Instead of making their novel interpretation of the settlements legislation public, and trying to collect all the 'owed' tax going forward, they chose to target a small proportion of those potentially liable, hit them with unpayable bills back-dated five years, and then, we understand, accept a bit more than the cost of representation at a commissioners hearing to go away. Meanwhile allowing the majority to continue a practice that they supposedly believed was 'losing' them hundreds of millions.
Clearly the strategy was to never have to defend such a case in court. This is the kind of tax system that would make a banana republic blush.
I want to know
* where/when was this policy concocted?
* when did ministers know about it?
* what does this say about consistency and fairness in the tax system?
* who is going to campaign for refunds for the several hundred small business men and women who, on the advice of their accountants, paid up under this pressure?
Like many I hope the Revenue lose this one
They deserve to.
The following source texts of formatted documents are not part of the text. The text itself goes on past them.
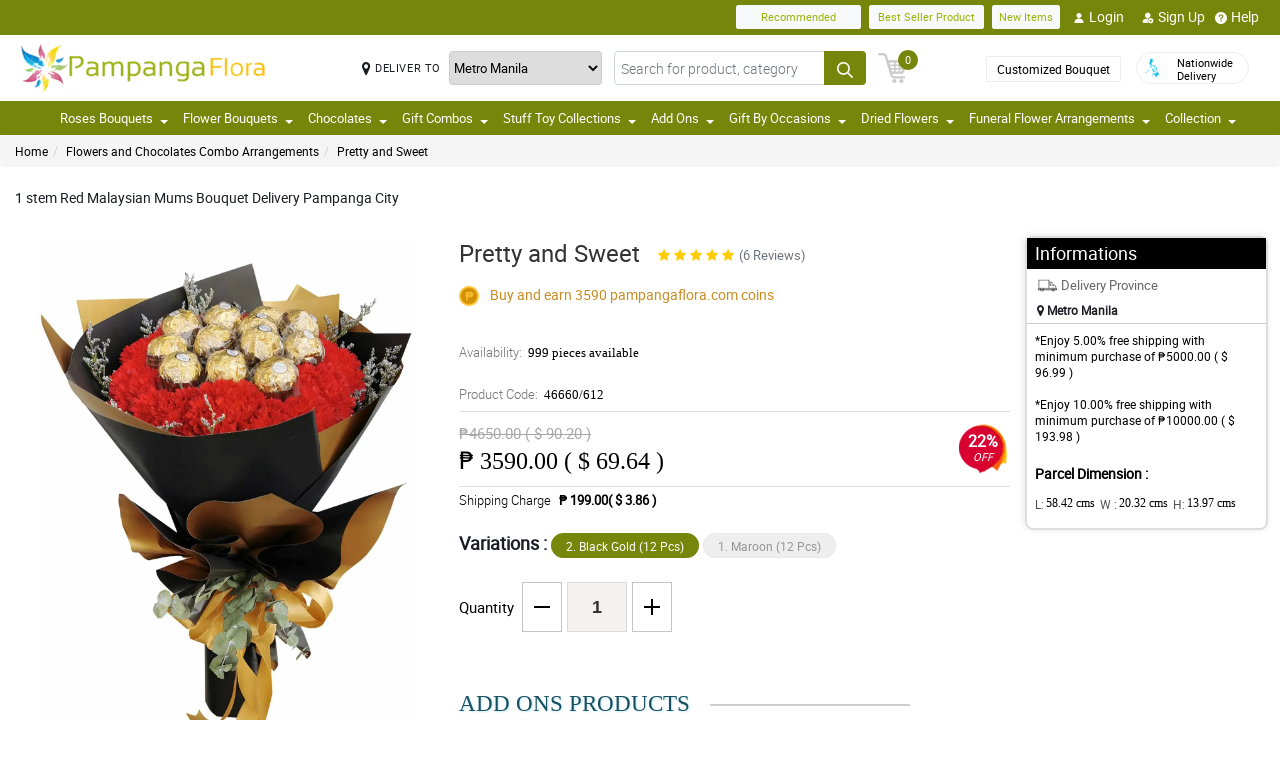

--- FILE ---
content_type: text/html; charset=UTF-8
request_url: https://www.pampangaflora.com/api
body_size: 712
content:
{"status":1,"html":" <div class=\"ratingCommnetBx\">\n                                   <div class=\"starBx\"><label><i class=\"fa fa-star\" aria-hidden=\"true\"><\/i><i class=\"fa fa-star\" aria-hidden=\"true\"><\/i><i class=\"fa fa-star\" aria-hidden=\"true\"><\/i><i class=\"fa fa-star\" aria-hidden=\"true\"><\/i><i class=\"fa fa-star\" aria-hidden=\"true\"><\/i> <\/label><span>5\/ 5<\/span><\/div>\n                                   <div class=\"commentText\">\n                                       <p>MAGNIFICENT :) BRAVO-BRAVA! HUGE STUNNING ASSORTMENT. NO WHIMPY, AVERAGE FLOWERS. THESE WERE TRULY INCREDIBLE AND SHOW STOPPERS. ORDERED FROM COLORADO (FOUND YOU ON LINE) TO MY DAUGHTER. THANK YOU. LOVE THIS WEBSITE.<\/p>\n                                       <span>Reviewed by Cheryl Travis<\/span>\n                                   <\/div>\n                                <\/div> <div class=\"ratingCommnetBx\">\n                                   <div class=\"starBx\"><label><i class=\"fa fa-star\" aria-hidden=\"true\"><\/i><i class=\"fa fa-star\" aria-hidden=\"true\"><\/i><i class=\"fa fa-star\" aria-hidden=\"true\"><\/i><i class=\"fa fa-star\" aria-hidden=\"true\"><\/i> <\/label><span>4\/ 5<\/span><\/div>\n                                   <div class=\"commentText\">\n                                       <p>Love their Flower arrangement, its unique and classic. My friend was so happy to received the flower first in time in her life. More Power ! Keep it up all the time, I strongly recommend this flower website to all of you.<\/p>\n                                       <span>Reviewed by Zaina Yoder<\/span>\n                                   <\/div>\n                                <\/div> <div class=\"ratingCommnetBx\">\n                                   <div class=\"starBx\"><label><i class=\"fa fa-star\" aria-hidden=\"true\"><\/i><i class=\"fa fa-star\" aria-hidden=\"true\"><\/i><i class=\"fa fa-star\" aria-hidden=\"true\"><\/i><i class=\"fa fa-star\" aria-hidden=\"true\"><\/i><i class=\"fa fa-star\" aria-hidden=\"true\"><\/i> <\/label><span>5\/ 5<\/span><\/div>\n                                   <div class=\"commentText\">\n                                       <p>Thank You flower shop. I am from Brazil, I was searching a flower shop who can deliver to \"CAVITE\" province and I chat in the messenger it was so fast response and I place the order, it was deliver in few hours. Thank You, You made me so happy. I will surely Buy again.<\/p>\n                                       <span>Reviewed by Tasneem Wilkes<\/span>\n                                   <\/div>\n                                <\/div>"}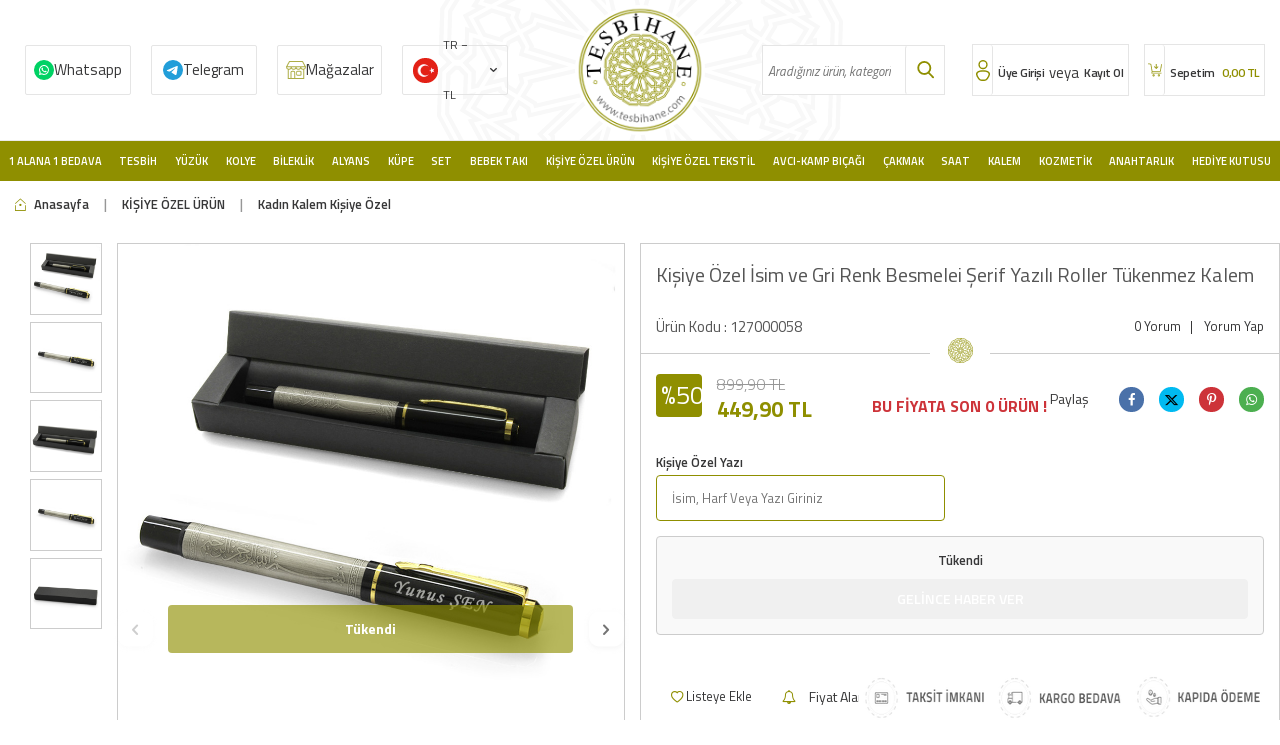

--- FILE ---
content_type: text/html; charset=UTF-8
request_url: https://www.tesbihane.com/srv/service/personalization/get/296/0/37978
body_size: -72
content:
{"uploadSetting":1,"data":[{"baslik":"Ki\u015fiye \u00d6zel Yaz\u0131","tip":"input type=\"text\"","zorunlu":"1","group":"","min":"","max":"","regex":"","fiyatAciklama":"","fiyat":0,"kdvDahil":"1","fixedPrice":"0","secenekler":[],"varsayilan":"\u0130sim, Harf Veya Yaz\u0131 Giriniz","lang":[],"id":"extModel825-1"}],"myForm":[],"moneyOrderDiscountPercent":0}

--- FILE ---
content_type: text/html;charset=UTF-8
request_url: https://f.revotas.com/frm/smartwidgets/get_smartwidget_config.jsp?cust_id=787
body_size: 193
content:

 com.microsoft.sqlserver.jdbc.SQLServerException: There is insufficient system memory to run this query.

--- FILE ---
content_type: image/svg+xml
request_url: https://witcdn.tesbihane.com/Data/EditorFiles/site-alt-kisim/pint.svg
body_size: 420
content:
<svg xmlns="http://www.w3.org/2000/svg" width="34.99" height="34.99" viewBox="0 0 34.99 34.99">
  <g id="Group_4966" data-name="Group 4966" transform="translate(-0.428 0.286)">
    <g id="Group_4964" data-name="Group 4964" transform="translate(5.676 9.224)">
      <g id="Group_4963" data-name="Group 4963" transform="translate(0 0)">
        <g id="pinterest" transform="translate(0 0)">
          <path id="Path_2047" data-name="Path 2047" d="M0,17.809Z" transform="translate(0 -10.52)" fill="#8f8f00"/>
          <g id="Group_4960" data-name="Group 4960" transform="translate(6.313)">
            <path id="Path_2046" data-name="Path 2046" d="M36.9,36.176a4.928,4.928,0,0,1-2.335-1.02c-.457,2.2-1.015,4.306-2.667,5.407-.511-3.323.749-5.819,1.334-8.468-1-1.54.12-4.641,2.223-3.877,2.588.939-2.241,5.728,1,6.326,3.385.624,4.766-5.39,2.667-7.346-3.033-2.824-8.827-.064-8.115,3.979.174.988,1.287,1.289.445,2.652-1.941-.395-2.52-1.8-2.445-3.673.12-3.066,3-5.213,5.892-5.51,3.655-.375,7.086,1.232,7.56,4.388.533,3.562-1.65,7.419-5.558,7.142Z" transform="translate(-29 -24.593)" fill="#8f8f00"/>
          </g>
        </g>
      </g>
    </g>
    <g id="Path_2048" data-name="Path 2048" transform="translate(0.428 -0.286)" fill="none">
      <path d="M17.5,0A17.5,17.5,0,1,1,0,17.5,17.5,17.5,0,0,1,17.5,0Z" stroke="none"/>
      <path d="M 17.4950008392334 3 C 13.62325096130371 3 9.983230590820312 4.507740020751953 7.245491027832031 7.245491027832031 C 4.507740020751953 9.983230590820312 3 13.62325096130371 3 17.4950008392334 C 3 21.36675071716309 4.507740020751953 25.00677108764648 7.245491027832031 27.74451065063477 C 9.983230590820312 30.48226165771484 13.62325096130371 31.9900016784668 17.4950008392334 31.9900016784668 C 21.36675071716309 31.9900016784668 25.00677108764648 30.48226165771484 27.74451065063477 27.74451065063477 C 30.48226165771484 25.00677108764648 31.9900016784668 21.36675071716309 31.9900016784668 17.4950008392334 C 31.9900016784668 13.62325096130371 30.48226165771484 9.983230590820312 27.74451065063477 7.245491027832031 C 25.00677108764648 4.507740020751953 21.36675071716309 3 17.4950008392334 3 M 17.4950008392334 0 C 27.1572208404541 0 34.9900016784668 7.832780838012695 34.9900016784668 17.4950008392334 C 34.9900016784668 27.1572208404541 27.1572208404541 34.9900016784668 17.4950008392334 34.9900016784668 C 7.832780838012695 34.9900016784668 0 27.1572208404541 0 17.4950008392334 C 0 7.832780838012695 7.832780838012695 0 17.4950008392334 0 Z" stroke="none" fill="#8f8f00"/>
    </g>
  </g>
</svg>


--- FILE ---
content_type: image/svg+xml
request_url: https://witcdn.tesbihane.com/Data/EditorFiles/site-alt-kisim/twit.svg
body_size: 557
content:
<svg id="twit" xmlns="http://www.w3.org/2000/svg" width="34.988" height="34.988" viewBox="0 0 34.988 34.988">
  <path id="Path_1495" data-name="Path 1495" d="M17.494,0A17.494,17.494,0,1,0,34.988,17.494,17.494,17.494,0,0,0,17.494,0Zm0,32.255A14.761,14.761,0,1,1,32.255,17.494,14.761,14.761,0,0,1,17.494,32.255Z" fill="#8f8f00"/>
  <path id="Path_1496" data-name="Path 1496" d="M145.493,145.84a6,6,0,0,1-2,.612,4.1,4.1,0,0,0,1.5-2.111,5.586,5.586,0,0,1-2.252.858h0a3.483,3.483,0,0,0-2.61-1.2,3.756,3.756,0,0,0-3.609,3.887,4.117,4.117,0,0,0,.093.866h0a10.151,10.151,0,0,1-7.645-4.032,4.07,4.07,0,0,0,1.094,5.135,2.2,2.2,0,0,1-1.576-.438,3.716,3.716,0,0,0,2.784,3.8,2.636,2.636,0,0,1-1.5.122A3.474,3.474,0,0,0,133,155.976a5.66,5.66,0,0,1-5,1.612,10.265,10.265,0,0,0,5.645,1.719c5.823,0,10.345-5.081,10.1-11.35v-.129a6.5,6.5,0,0,0,1.748-1.988Z" transform="translate(-119.252 -134.159)" fill="#8f8f00"/>
</svg>
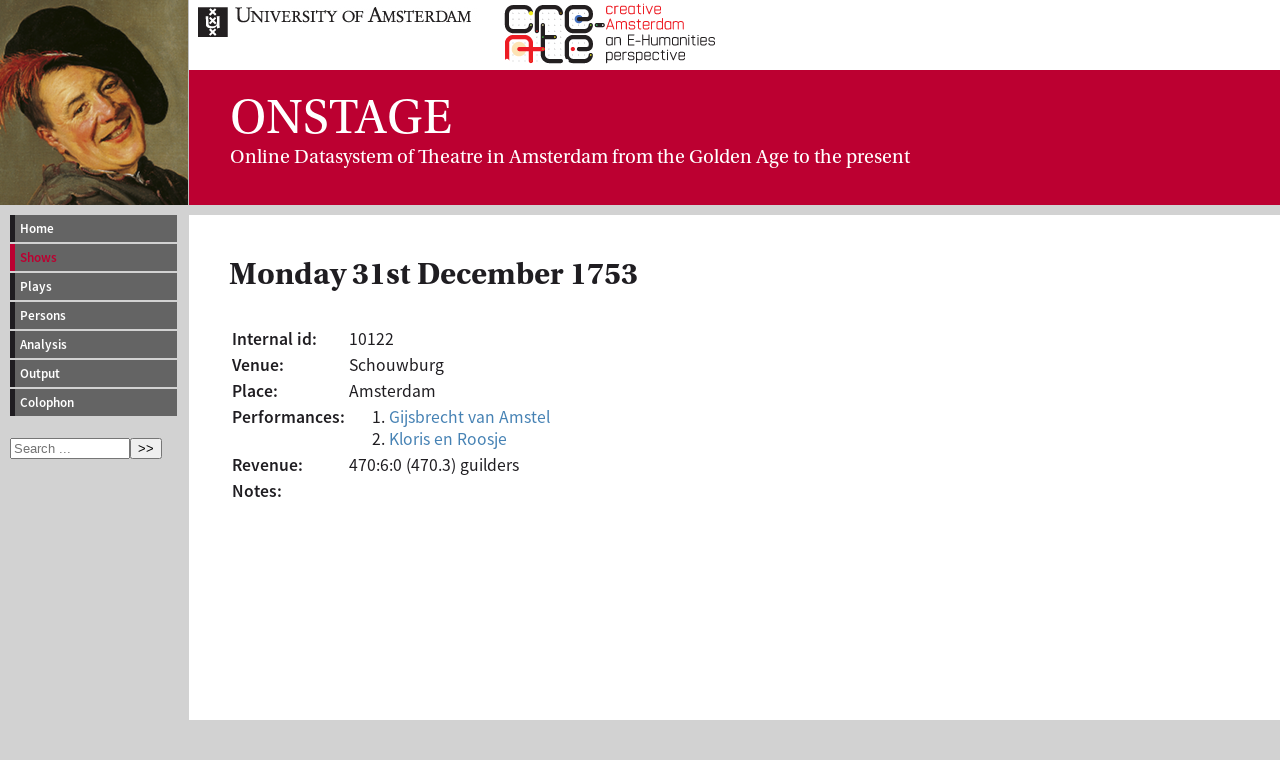

--- FILE ---
content_type: text/html; charset=UTF-8
request_url: https://vondel.humanities.uva.nl/onstage/shows/10122
body_size: 1203
content:
<!DOCTYPE html>
<html version="HTML+RDFa 1.1" lang="en">
<head>
<meta charset="utf-8">
<title>ONSTAGE, ONline dataSystem of Theatre in Amsterdam from the Golden agE to the present</title>
<link rel="stylesheet" type="text/css" href="../style.css" media="screen" />

</head>
<body  prefix="owl: http://www.w3.org/2002/07/owl# schema: https://schema.org/">


<div id="projecttitle">

<div id="projecttop">
<a href="http://www.uva.nl"><img src="http://www.vondel.humanities.uva.nl/images/uva.png" alt="University of Amsterdam" /></a>
<a href="http://www.create.humanities.uva.nl"><img src="http://www.vondel.humanities.uva.nl/images/create_logo.svg" alt="CREATE" height="68" /></a>
</div>

<div id="projectpadding">
<div id="projectacronym"><abbr>ONSTAGE</abbr></div>
<span>On</span>line Data<span>s</span>ystem of <span>T</span>heatre in <span>A</span>msterdam from the <span>G</span>olden Ag<span>e to the present</span>
</div>

</div>

<nav>
 <ul id="menu">
  <li><a href="../">Home</a></li>
  <li><a class="active" href="../shows/">Shows</a></li>
  <li><a href="../plays/">Plays</a></li>
  <li><a href="../persons/">Persons</a></li>
  <li><a href="../analysis/">Analysis</a></li>
  <li><a href="../output/">Output</a></li>
  <li><a href="../colophon/">Colophon</a></li>
<li id="searchli"><form method="get" action="../index.php" autocomplete="off">
<input type="hidden" name="task" value="search" />
<input type="search" name="q" placeholder="Search ..." /><button type="submit">&gt;&gt;</button>
</form></li>
 </ul>

</nav>


<div id="kader" about="http://www.vondel.humanities.uva.nl/onstage/shows/10122" typeof="schema:TheatreEvent">
<div id="setwidth">
<h1><time property="schema:startDate" datetime="1753-12-31">Monday 31st December 1753</time></h1>
<span rel="schema:location" resource="#location"></span><span rel="schema:result" resource="#revenue"></span><table>
<tbody>
<tr><td style="font-weight:bold">Internal id: </td><td>10122</td></tr>
</tbody>
<tbody id="location" about="#location" typeof="schema:Place">
<tr><td style="font-weight:bold">Venue: </td><td property="schema:name" datatype="xsd:string">Schouwburg</td></tr>
<tr><td style="font-weight:bold">Place: </td><td property="schema:addressLocality" datatype="xsd:string">Amsterdam</td></tr>
</tbody>
<tbody>
<tr><td style="font-weight:bold">Performances: </td><td><ol>
<li rel="schema:subEvent" resource="#rank1"><span id="#rank1" about="#rank1" typeof="schema:TheatreEvent"><data property="schema:position" value="1" content="1" datatype="xsd:integer"></data><a rel="schema:workPerformed" href="http://www.vondel.humanities.uva.nl/onstage/plays/6">Gijsbrecht van Amstel</a></span></li>
<li rel="schema:subEvent" resource="#rank2"><span id="#rank2" about="#rank2" typeof="schema:TheatreEvent"><data property="schema:position" value="2" content="2" datatype="xsd:integer"></data><a rel="schema:workPerformed" href="http://www.vondel.humanities.uva.nl/onstage/plays/113">Kloris en Roosje</a></span></li>
</ol></td></tr>
<tr id="revenue" about="#revenue" typeof="schema:MonetaryAmount"><td style="font-weight:bold"><span property="schema:name" datatype="xsd:string">Revenue</span>: </td><td>470:6:0 (<span property="schema:value" datatype="xsd:decimal">470.3</span>) <data property="schema:currency" value="NLG" content="NLG" datatype="xsd:string">guilders</data></td></tr>
<tr><td style="font-weight:bold">Notes: </td><td><ol></ol></td></tr>
</tbody>
</table>
</div>
</div>


<div class="footer">
<hr />

</div>

</body>
</html>
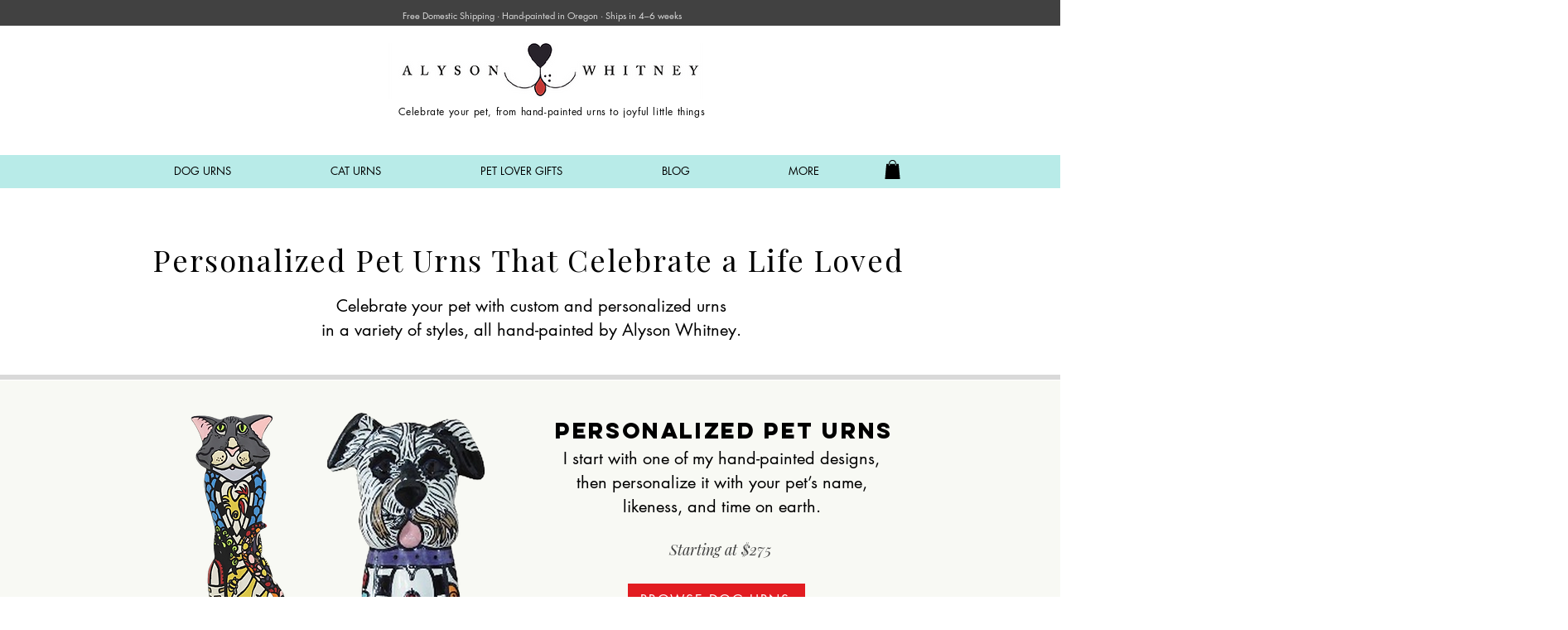

--- FILE ---
content_type: text/html; charset=UTF-8
request_url: https://analytics.edeveloperz.com/Analytics_new.php
body_size: 168
content:
{"status":200,"tracking_id":"6974f10bfc2a342baa0b4088","active":{"gravity":0,"chat":0,"contact7":0,"other_form":0,"chat_id":"","chat_color":"","integration_review_widget":0,"reviewwidget_hash":""}}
It would be bad law if they won.
They'd have been much better off reintroducing the investment income surcharge on dividends.
win or lose....
..an aspect of greatest concern in many ways is HMRC's quite untenable stance that this is not a "test" case.
It was never a credible stance at the High Court, or the Court of Appeal.
But to lose in the manner in which they did in the CoA, be refused permission to appeal to HoL, and then still take it on and insist it is not a test case is simply unacceptable, win or lose.
That truly is a banana republic way of proceeding.